_Do this_
Reproduce the lines from the start of the dataset excerpt through the line containing "4414 millimetres", substituting "flat stone" for "stepping stone" and leaving everything else unchanged.

Dataset excerpt:

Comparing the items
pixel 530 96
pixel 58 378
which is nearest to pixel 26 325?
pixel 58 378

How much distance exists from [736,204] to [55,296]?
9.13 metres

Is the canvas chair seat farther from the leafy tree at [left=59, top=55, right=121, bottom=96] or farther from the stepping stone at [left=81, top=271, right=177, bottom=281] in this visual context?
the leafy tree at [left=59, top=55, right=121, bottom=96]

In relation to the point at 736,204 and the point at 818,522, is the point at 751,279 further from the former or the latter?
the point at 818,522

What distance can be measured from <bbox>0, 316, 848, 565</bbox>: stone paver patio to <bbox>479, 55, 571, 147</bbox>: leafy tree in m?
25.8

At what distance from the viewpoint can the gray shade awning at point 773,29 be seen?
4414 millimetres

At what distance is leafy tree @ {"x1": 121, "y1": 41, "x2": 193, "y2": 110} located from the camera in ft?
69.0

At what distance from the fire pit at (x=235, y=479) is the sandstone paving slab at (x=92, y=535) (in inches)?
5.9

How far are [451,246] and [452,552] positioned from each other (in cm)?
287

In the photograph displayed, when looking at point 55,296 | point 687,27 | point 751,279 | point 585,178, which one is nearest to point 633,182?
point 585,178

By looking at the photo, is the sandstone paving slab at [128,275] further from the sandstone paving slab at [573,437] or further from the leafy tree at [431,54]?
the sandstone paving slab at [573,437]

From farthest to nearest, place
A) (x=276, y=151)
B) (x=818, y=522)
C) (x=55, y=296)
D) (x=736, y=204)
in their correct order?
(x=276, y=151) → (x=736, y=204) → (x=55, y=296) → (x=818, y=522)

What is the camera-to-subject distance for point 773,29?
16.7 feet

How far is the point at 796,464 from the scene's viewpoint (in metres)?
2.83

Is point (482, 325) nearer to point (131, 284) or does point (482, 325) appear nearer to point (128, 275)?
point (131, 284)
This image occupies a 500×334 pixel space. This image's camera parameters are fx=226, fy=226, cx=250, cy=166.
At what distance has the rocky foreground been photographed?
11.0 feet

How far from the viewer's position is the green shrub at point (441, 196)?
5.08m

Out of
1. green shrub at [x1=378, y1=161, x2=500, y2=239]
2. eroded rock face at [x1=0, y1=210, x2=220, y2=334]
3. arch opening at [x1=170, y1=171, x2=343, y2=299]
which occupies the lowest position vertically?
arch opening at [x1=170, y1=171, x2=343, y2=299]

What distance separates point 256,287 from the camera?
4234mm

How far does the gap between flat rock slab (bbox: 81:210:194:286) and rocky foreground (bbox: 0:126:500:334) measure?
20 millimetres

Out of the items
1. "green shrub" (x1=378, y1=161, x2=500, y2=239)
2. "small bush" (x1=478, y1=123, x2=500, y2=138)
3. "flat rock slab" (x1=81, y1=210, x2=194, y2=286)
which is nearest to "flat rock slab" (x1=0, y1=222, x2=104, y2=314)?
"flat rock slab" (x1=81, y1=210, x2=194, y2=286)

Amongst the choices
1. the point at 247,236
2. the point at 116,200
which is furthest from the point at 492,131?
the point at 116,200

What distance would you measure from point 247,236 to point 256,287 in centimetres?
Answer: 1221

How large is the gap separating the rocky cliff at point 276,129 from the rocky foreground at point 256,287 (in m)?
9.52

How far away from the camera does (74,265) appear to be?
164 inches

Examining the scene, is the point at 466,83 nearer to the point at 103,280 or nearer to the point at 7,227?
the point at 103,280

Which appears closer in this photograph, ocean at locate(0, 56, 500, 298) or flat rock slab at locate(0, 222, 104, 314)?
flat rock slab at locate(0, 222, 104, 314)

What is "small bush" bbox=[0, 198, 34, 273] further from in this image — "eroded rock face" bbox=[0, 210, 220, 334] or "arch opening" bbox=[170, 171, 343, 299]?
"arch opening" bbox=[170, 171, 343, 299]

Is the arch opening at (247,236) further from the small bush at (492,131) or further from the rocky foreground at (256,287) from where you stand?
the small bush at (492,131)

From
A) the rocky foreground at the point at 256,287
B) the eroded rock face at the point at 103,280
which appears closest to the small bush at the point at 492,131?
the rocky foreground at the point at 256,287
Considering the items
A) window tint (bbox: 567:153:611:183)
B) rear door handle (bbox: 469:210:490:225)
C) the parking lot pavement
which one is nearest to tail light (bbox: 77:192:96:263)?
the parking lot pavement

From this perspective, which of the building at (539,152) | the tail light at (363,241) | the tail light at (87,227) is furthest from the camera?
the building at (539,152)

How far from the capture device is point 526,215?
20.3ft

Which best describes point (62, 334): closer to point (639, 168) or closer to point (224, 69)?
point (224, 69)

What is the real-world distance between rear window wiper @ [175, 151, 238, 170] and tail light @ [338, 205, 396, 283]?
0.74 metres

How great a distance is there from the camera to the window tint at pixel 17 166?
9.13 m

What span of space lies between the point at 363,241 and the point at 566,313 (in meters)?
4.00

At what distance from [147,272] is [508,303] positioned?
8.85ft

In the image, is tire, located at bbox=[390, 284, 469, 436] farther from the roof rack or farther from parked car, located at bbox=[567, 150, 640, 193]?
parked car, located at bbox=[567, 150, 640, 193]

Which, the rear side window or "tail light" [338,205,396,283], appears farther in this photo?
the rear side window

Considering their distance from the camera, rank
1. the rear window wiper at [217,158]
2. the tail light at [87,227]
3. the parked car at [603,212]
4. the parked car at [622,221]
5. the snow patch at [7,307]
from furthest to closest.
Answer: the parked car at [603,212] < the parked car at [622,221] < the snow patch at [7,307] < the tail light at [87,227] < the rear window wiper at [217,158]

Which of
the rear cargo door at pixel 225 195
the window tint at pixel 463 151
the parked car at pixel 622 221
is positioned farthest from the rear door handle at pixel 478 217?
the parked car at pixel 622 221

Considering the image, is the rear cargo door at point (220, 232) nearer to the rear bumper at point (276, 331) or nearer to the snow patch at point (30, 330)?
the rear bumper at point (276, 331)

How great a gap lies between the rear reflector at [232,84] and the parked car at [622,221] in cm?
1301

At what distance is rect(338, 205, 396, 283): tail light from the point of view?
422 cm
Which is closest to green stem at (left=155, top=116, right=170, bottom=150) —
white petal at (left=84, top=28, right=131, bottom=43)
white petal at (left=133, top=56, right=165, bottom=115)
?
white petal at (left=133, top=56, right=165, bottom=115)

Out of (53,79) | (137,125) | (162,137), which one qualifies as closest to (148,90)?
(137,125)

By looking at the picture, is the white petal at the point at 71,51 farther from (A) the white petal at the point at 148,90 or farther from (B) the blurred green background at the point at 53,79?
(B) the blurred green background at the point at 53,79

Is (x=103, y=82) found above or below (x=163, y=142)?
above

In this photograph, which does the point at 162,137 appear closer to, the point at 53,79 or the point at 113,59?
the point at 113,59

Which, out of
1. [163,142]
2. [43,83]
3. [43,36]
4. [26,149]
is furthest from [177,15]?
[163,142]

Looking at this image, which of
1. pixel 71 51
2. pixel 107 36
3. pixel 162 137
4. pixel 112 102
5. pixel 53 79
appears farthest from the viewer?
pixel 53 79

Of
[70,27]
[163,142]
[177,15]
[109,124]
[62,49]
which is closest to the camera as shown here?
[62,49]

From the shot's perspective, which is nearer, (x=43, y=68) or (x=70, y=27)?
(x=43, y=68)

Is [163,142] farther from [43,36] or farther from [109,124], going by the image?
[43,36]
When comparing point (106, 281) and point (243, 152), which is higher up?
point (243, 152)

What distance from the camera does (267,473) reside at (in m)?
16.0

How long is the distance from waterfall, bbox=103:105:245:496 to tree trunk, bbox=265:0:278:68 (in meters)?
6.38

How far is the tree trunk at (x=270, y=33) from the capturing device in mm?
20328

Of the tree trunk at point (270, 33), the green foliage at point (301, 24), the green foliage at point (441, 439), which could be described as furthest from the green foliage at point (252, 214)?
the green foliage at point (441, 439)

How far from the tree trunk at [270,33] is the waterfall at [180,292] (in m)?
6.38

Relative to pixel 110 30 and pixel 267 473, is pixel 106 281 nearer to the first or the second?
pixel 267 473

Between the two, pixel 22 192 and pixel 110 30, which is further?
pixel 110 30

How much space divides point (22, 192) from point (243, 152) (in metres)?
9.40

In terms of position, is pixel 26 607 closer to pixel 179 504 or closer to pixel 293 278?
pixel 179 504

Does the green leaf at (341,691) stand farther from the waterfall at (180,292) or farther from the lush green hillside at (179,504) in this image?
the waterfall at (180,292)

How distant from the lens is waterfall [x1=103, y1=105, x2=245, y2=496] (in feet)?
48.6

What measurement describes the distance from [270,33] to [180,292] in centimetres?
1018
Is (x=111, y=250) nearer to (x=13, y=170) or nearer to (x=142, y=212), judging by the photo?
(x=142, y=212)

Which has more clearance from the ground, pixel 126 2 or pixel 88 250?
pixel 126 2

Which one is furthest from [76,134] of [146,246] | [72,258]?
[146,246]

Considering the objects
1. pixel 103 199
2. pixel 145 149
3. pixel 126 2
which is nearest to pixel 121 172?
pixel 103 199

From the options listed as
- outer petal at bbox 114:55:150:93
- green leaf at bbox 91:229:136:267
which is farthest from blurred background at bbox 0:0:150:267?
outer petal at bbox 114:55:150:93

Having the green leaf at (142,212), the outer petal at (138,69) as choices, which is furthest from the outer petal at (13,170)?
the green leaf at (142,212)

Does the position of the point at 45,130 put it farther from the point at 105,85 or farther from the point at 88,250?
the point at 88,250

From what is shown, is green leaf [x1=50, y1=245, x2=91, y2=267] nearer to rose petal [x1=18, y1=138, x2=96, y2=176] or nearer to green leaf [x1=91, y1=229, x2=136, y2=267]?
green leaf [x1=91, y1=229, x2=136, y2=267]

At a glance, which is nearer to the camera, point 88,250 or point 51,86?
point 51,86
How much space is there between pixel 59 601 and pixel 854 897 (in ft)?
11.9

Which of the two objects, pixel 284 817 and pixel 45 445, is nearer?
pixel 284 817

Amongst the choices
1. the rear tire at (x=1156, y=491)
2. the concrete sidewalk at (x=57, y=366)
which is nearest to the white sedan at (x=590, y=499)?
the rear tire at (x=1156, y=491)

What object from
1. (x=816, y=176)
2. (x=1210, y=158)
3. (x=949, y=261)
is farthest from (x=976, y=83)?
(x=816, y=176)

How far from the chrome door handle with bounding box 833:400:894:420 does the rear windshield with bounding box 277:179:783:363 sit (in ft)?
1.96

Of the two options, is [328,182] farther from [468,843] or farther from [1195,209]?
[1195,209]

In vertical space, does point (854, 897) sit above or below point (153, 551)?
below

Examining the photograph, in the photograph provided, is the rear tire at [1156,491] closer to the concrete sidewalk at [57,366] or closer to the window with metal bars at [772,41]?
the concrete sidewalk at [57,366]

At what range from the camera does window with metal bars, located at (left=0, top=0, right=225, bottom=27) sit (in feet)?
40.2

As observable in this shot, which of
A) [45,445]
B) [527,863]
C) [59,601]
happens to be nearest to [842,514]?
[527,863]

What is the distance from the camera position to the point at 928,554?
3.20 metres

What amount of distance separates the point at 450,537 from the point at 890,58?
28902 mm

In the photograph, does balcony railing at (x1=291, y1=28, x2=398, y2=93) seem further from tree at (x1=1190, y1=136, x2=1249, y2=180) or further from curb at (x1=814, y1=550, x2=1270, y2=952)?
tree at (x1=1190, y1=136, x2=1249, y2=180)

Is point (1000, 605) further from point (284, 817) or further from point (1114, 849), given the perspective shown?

_Correct response_
Comparing the items
pixel 530 96
pixel 58 378
which is nearest to pixel 26 325?
pixel 58 378

How much distance exists from [736,204] to [55,296]?
9.13 metres

Is the canvas chair seat farther from the leafy tree at [left=59, top=55, right=121, bottom=96] or farther from the flat stone at [left=81, top=271, right=177, bottom=281] in this visual context?
the leafy tree at [left=59, top=55, right=121, bottom=96]

In relation to the point at 736,204 and the point at 818,522, is the point at 751,279 further from the former or the latter?
the point at 818,522

What distance can be measured from <bbox>0, 316, 848, 565</bbox>: stone paver patio to <bbox>479, 55, 571, 147</bbox>: leafy tree in m?
25.8

At what distance from the viewpoint can the gray shade awning at point 773,29 be seen?
4414 millimetres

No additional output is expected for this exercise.